Tim, CNN Indonesia | Selasa, 02/10/2018 16:07 WIB
Ratusan Biduan Gelar Konser Amal Gempa Palu-Donggala Para musisi nasional tak berpangku tangan. Demi para korban bencana Sulteng, mereka menggagas sebuah acara amal. (Foto: CNN Indonesia/Adhi Wicaksono)
Jakarta, CNN Indonesia --
Pelaku industri musik tidak tinggal diam melihat bencana alam yang melanda Kota Palu dan Kabupaten Donggala di Sulawesi Tengah. Mereka akan tampil dalam acara bertajuk Gala Dana 100 Biduan, 100 Hits Untuk Palu, Donggala, Sulteng.
Acara itu diketahui lewat unggahan pengamat musik Adib Hidayat di Facebook. Ia mengunggah poster acara yang menampilkan nama musisi yang akan tampil.


"Baru dapat kabar, total donasi sebelum acara mulai untuk Gala Dana 100 Biduan, 100 Hits Untuk #Palu, #Donggala, #Sulteng yang akan berlangsung Jumat 5 Oktober 2018 di Lippo Mall, Kemang mulai jam 13.00 nanti sudah masuk Rp 3.4 Milyar," tulis Adib.
Acara itu akan dihadiri musisi lintas generasi. Mulai dari Benny Soebardja, Iis Sugiarto, Koes Hendratmo, Lea Simanjuntak sampai Afgan.
Pengunjung yang datang tidak perlu membeli tiket bila ingin menonton. Bantuan untuk korban bencana bisa disalurkan melalui Tokopedia, Kitabisa dan nomor rekening BNI: 2025808889 atas nama ILUNI UI.

Di sisi lain, konser musik Synchronize Festival yang akan diselenggarakan pada akhir pekan ini juga berencana melakukan penggalangan dana untuk korban gempa dan tsunami di Palu dan Donggala, Sulawesi Tengah.


Acara tersebut rencananya akan menampilkan sekitar 117 musisi yang terdiri musisi lintas generasi dan genre pada 5 hingga 7 Oktober ini.

"Iya, akan ada [penggalangan dana], tapi kami lagi coba pikirkan sistemnya," kata Rizky Aulia, program director Synchronize Fest kala berbincang dengan CNNIndonesia.com.

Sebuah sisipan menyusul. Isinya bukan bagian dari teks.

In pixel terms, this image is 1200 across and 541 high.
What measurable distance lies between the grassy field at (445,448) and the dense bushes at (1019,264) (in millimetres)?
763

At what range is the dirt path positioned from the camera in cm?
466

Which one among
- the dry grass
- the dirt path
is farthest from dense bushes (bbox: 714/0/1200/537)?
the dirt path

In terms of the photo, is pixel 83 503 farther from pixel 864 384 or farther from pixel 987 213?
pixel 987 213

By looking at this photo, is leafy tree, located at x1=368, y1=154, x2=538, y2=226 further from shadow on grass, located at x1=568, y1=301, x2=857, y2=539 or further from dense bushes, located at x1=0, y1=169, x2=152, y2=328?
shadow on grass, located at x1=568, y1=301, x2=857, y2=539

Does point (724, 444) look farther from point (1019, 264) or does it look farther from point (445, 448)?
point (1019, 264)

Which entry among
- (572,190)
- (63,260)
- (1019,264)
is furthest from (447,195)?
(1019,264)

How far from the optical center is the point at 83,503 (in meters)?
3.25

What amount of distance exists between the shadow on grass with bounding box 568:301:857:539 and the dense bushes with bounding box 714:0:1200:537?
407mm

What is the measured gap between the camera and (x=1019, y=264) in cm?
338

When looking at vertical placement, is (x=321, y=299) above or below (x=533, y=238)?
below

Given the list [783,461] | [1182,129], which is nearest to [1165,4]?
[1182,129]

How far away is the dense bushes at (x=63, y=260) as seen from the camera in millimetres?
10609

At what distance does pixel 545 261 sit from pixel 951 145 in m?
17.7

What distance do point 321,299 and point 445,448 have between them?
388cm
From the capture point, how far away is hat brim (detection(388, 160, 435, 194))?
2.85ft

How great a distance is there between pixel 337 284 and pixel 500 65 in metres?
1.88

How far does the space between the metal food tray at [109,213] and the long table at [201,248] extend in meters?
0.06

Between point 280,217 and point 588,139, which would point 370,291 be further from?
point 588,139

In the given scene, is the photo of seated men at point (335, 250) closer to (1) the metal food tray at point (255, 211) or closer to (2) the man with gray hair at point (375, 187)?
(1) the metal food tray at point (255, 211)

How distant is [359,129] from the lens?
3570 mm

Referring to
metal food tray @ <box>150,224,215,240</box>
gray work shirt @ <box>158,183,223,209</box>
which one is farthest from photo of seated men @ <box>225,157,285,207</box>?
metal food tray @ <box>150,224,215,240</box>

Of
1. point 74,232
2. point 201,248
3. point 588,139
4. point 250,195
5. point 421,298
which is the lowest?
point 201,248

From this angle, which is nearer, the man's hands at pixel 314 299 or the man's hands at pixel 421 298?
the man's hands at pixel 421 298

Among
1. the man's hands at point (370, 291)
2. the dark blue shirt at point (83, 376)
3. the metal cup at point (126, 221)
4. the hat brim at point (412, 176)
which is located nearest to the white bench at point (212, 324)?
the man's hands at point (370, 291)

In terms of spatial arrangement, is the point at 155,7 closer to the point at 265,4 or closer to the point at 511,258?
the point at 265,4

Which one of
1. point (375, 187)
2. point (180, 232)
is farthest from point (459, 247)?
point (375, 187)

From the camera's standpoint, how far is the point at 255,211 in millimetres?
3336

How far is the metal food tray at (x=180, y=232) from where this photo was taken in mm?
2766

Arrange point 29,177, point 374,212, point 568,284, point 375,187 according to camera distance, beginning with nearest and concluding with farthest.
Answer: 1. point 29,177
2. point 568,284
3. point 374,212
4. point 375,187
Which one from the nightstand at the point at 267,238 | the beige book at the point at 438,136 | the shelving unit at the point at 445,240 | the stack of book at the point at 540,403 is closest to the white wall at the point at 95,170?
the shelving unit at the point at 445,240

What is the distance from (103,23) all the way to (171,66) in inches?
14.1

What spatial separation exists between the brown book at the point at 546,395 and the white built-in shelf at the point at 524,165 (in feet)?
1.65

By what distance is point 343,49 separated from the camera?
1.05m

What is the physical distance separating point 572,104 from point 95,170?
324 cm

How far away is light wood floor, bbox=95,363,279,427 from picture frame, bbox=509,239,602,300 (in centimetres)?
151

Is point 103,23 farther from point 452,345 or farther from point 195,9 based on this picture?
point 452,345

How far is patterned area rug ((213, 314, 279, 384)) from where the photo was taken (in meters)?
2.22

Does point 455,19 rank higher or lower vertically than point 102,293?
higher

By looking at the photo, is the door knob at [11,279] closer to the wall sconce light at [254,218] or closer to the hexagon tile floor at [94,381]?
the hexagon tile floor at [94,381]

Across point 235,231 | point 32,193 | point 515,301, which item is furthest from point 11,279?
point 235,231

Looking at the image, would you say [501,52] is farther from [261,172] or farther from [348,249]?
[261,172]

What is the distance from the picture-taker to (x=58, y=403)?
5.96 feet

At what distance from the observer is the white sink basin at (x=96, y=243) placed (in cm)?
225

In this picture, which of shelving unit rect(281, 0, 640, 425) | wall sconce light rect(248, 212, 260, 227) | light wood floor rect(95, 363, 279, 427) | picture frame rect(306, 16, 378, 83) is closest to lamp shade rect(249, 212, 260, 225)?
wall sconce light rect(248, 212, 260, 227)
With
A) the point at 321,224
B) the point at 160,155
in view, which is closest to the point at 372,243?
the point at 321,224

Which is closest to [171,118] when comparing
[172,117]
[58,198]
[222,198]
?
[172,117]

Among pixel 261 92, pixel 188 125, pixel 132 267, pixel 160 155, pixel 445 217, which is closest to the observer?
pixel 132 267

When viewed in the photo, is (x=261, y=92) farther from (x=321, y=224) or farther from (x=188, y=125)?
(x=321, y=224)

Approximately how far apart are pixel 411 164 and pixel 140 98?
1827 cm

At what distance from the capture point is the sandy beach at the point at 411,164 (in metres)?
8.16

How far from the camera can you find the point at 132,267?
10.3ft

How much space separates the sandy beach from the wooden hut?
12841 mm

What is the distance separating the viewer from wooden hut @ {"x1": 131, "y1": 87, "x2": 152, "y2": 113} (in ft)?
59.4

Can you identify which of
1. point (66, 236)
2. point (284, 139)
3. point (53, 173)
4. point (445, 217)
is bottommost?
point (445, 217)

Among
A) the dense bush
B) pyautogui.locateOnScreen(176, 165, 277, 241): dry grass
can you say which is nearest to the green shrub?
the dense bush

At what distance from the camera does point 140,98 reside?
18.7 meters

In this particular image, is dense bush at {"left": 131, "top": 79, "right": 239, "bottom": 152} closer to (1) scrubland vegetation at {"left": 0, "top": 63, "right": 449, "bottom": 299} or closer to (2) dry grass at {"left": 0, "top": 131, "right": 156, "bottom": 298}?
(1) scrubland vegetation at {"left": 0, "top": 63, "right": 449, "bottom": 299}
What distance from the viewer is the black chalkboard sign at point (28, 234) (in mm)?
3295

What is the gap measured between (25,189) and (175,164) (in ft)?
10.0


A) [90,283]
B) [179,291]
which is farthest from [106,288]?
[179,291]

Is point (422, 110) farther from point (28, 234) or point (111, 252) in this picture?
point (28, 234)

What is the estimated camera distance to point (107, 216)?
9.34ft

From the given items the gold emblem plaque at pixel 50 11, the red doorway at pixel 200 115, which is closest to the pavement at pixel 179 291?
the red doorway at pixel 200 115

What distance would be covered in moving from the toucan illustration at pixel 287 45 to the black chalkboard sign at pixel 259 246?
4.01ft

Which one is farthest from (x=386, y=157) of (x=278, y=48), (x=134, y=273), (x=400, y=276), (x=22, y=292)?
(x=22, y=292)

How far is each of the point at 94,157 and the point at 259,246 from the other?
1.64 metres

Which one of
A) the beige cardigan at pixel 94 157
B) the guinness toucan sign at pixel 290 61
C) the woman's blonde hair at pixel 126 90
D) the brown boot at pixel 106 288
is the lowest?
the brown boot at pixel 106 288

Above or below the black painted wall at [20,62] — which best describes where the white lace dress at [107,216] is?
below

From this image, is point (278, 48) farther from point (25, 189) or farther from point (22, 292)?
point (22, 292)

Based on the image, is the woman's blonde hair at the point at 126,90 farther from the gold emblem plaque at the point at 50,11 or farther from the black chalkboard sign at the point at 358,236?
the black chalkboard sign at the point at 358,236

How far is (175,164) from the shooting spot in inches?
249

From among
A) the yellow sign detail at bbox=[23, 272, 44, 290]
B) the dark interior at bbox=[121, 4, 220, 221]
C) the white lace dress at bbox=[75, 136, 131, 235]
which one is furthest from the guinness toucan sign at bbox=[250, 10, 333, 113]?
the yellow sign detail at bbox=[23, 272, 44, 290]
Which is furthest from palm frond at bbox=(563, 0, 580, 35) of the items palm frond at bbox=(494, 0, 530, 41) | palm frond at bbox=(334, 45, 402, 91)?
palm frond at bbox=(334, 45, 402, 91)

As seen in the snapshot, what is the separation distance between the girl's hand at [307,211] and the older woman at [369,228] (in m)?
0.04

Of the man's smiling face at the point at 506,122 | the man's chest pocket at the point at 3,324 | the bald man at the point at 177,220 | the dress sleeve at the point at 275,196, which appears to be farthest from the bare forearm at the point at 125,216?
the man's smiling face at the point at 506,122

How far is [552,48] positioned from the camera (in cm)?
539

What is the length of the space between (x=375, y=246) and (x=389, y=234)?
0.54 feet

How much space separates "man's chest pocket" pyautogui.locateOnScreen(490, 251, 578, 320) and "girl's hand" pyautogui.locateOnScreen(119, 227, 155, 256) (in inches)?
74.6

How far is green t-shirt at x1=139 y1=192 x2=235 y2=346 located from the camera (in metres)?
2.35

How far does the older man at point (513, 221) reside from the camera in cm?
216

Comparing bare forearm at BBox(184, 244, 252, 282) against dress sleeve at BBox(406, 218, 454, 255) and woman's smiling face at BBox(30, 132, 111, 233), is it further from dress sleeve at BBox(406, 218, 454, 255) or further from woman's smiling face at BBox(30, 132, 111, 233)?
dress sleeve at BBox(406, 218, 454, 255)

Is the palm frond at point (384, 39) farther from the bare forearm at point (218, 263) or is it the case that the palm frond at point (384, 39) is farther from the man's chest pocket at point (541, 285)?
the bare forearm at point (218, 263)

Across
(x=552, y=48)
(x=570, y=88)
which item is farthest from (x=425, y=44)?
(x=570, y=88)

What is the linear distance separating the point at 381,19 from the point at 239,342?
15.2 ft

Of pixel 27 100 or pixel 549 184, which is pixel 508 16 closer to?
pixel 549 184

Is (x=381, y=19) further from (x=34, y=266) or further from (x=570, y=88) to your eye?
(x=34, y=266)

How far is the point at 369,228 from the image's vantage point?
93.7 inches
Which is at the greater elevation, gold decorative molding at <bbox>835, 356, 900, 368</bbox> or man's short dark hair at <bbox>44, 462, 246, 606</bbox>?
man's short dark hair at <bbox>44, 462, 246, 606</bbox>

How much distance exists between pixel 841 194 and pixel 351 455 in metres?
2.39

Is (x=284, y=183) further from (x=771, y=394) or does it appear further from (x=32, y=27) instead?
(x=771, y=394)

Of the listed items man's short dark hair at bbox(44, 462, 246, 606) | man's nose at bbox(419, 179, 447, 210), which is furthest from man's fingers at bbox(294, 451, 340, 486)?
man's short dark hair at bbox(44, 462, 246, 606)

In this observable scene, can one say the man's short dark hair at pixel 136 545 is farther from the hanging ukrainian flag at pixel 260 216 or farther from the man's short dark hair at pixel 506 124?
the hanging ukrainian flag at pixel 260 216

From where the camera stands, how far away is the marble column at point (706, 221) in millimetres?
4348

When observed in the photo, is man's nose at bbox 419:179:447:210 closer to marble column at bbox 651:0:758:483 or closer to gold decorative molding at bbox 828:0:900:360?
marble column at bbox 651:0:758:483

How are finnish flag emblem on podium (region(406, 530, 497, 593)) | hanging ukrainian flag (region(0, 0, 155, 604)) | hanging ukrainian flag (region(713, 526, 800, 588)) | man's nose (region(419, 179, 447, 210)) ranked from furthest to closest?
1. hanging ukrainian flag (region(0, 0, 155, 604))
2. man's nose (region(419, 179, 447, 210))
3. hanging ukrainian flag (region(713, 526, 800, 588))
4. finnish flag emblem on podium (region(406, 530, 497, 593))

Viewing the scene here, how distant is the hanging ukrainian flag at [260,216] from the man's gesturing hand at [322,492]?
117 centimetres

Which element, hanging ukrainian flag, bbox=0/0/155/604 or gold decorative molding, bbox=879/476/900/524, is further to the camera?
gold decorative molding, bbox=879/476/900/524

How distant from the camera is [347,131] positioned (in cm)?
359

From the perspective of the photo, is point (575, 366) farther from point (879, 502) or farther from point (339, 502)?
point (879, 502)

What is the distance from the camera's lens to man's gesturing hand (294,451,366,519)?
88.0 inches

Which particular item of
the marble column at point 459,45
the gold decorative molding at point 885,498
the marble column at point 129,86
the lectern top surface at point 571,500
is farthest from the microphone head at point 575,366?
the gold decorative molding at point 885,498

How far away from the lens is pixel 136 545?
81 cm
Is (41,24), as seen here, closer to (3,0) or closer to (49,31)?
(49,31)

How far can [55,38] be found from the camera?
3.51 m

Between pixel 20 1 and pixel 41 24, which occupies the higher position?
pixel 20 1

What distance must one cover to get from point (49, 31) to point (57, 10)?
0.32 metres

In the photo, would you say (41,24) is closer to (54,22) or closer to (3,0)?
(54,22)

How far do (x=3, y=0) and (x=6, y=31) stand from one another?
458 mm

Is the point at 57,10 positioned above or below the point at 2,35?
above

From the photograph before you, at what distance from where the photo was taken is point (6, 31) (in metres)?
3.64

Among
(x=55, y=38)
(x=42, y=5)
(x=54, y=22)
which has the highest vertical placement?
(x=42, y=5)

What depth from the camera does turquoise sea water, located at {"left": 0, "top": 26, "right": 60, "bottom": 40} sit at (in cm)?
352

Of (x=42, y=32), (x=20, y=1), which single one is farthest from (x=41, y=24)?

Gempa serta tsunami melanda Palu dan Donggala pada Jumat (28/9) lalu. Sampai saat ini korban jiwa disebut mencapai 1,000 orang lebih, ditambah korban luka berat sebanyak 799 orang dan 99 orang dari beberapa kabupaten masih dinyatakan hilang. 

Dalam keterangan terakhir, Badan Nasional Penanggulangan Bencana (BNPB) menyebut jumlah pengungsi sudah mencapai 61,867 juwa.